__TASK REQUIREMENTS__
List every line of the records that contains the word "window" and copy each such line in full.

__Stored items from a collection__
-- -- --

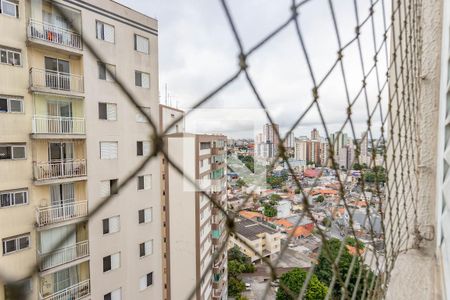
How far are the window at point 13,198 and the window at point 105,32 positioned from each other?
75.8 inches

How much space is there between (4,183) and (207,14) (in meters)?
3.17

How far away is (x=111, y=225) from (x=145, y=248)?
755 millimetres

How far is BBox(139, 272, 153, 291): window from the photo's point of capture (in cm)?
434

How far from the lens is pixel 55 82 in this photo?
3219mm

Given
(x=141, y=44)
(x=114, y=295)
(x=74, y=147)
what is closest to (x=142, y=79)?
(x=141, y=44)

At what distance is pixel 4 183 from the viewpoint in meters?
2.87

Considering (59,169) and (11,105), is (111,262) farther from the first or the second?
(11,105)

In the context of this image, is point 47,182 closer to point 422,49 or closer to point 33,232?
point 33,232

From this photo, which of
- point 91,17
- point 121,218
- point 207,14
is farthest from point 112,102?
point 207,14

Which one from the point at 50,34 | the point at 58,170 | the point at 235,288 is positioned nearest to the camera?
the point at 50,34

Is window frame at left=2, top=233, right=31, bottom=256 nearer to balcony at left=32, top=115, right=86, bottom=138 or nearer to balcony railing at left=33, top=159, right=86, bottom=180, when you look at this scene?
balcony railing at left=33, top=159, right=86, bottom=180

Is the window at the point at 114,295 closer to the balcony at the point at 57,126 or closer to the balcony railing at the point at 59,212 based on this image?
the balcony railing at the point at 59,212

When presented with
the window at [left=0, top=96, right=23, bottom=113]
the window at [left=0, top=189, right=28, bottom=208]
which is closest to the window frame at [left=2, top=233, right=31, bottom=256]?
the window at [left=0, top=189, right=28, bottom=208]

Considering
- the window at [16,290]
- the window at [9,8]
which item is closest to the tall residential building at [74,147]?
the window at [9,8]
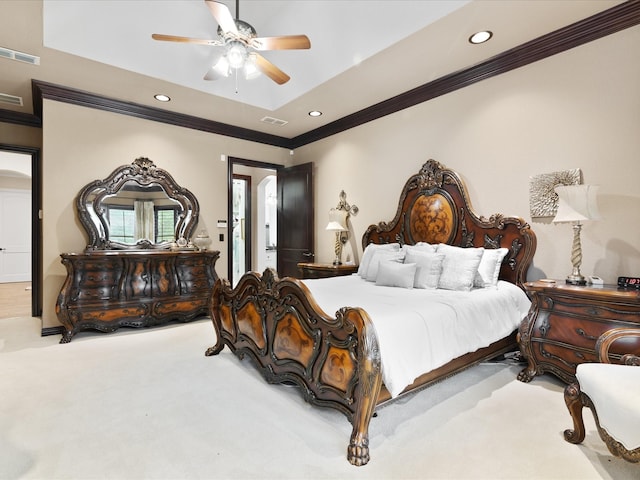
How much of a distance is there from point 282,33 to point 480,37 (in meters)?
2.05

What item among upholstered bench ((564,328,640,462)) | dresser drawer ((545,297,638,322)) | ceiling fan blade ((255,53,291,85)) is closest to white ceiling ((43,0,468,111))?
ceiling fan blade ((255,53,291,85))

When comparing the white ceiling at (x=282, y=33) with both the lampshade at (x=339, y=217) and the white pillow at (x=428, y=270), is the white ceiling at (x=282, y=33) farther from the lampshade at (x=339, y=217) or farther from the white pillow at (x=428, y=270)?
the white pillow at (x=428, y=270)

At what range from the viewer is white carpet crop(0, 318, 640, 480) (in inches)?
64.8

-- -- --

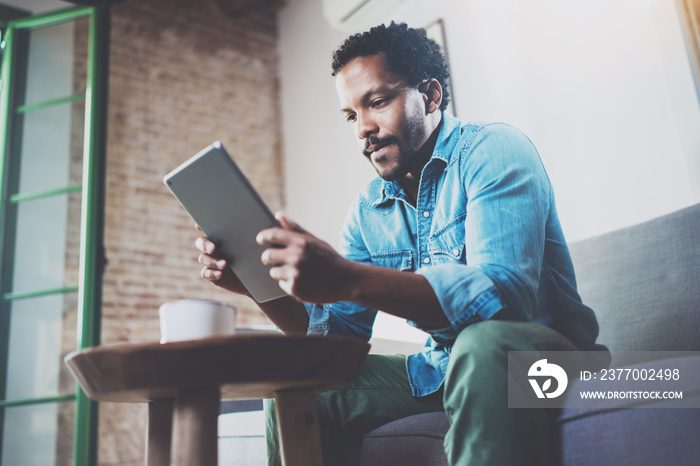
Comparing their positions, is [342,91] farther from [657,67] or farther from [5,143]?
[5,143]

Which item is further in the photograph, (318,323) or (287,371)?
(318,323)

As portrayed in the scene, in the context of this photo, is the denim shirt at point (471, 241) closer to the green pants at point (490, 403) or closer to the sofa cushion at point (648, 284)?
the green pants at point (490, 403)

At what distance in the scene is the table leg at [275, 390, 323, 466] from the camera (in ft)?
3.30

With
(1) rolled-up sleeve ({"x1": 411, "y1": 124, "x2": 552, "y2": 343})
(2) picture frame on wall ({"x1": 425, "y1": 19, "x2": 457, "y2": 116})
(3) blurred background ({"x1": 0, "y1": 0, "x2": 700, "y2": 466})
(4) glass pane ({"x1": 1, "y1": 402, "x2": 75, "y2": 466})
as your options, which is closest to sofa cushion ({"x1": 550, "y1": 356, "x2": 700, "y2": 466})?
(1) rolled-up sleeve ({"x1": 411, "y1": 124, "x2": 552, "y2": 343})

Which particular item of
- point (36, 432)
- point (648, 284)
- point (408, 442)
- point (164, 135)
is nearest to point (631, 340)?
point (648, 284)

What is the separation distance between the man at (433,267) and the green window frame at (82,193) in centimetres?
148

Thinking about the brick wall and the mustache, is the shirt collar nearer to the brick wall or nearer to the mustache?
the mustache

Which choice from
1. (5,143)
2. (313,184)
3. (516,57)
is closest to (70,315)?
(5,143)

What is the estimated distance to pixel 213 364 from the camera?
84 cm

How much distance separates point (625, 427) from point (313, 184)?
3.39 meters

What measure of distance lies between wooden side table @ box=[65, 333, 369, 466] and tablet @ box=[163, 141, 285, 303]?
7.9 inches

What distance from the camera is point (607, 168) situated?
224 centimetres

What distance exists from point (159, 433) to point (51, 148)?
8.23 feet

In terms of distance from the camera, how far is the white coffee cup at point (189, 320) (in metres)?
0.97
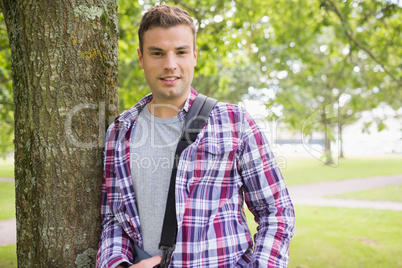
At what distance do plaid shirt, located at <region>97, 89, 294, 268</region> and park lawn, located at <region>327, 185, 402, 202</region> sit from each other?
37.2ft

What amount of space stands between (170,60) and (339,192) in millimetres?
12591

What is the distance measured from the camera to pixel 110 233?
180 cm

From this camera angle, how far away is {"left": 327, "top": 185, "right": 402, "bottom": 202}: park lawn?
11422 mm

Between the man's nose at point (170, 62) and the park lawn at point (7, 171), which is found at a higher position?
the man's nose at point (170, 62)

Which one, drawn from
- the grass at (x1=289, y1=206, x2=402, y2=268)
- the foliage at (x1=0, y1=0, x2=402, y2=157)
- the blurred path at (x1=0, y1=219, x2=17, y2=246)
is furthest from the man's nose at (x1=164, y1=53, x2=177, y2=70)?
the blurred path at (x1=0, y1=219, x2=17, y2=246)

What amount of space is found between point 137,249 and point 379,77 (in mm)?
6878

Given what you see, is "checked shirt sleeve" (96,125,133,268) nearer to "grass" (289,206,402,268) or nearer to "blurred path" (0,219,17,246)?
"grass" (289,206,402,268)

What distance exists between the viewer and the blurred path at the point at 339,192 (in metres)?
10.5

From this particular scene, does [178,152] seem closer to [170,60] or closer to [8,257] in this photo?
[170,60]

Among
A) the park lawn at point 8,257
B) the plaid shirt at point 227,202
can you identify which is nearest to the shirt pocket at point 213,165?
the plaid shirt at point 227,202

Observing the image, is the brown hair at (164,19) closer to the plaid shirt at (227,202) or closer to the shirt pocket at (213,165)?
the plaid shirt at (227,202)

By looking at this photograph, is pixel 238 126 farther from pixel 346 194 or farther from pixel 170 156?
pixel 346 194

-- -- --

__CORRECT RESPONSE__
How far are the window at point 13,198 and the window at point 105,32 positioned from each other?
How far is BBox(139, 272, 153, 291): window from the photo's point of capture (in cm)?
Is window frame at left=2, top=233, right=31, bottom=256 nearer to balcony at left=32, top=115, right=86, bottom=138 or nearer to balcony railing at left=33, top=159, right=86, bottom=180, when you look at this scene?
Is the window at the point at 114,295 closer to the balcony at the point at 57,126 or closer to the balcony railing at the point at 59,212 based on this image?
the window at [left=0, top=96, right=23, bottom=113]
the window at [left=0, top=189, right=28, bottom=208]
which is closest to the window frame at [left=2, top=233, right=31, bottom=256]?
the window at [left=0, top=189, right=28, bottom=208]
- the window at [16,290]
- the window at [9,8]
the window at [9,8]
What is the separation distance between the man at (433,267) and the green window frame at (82,193) in centimetres?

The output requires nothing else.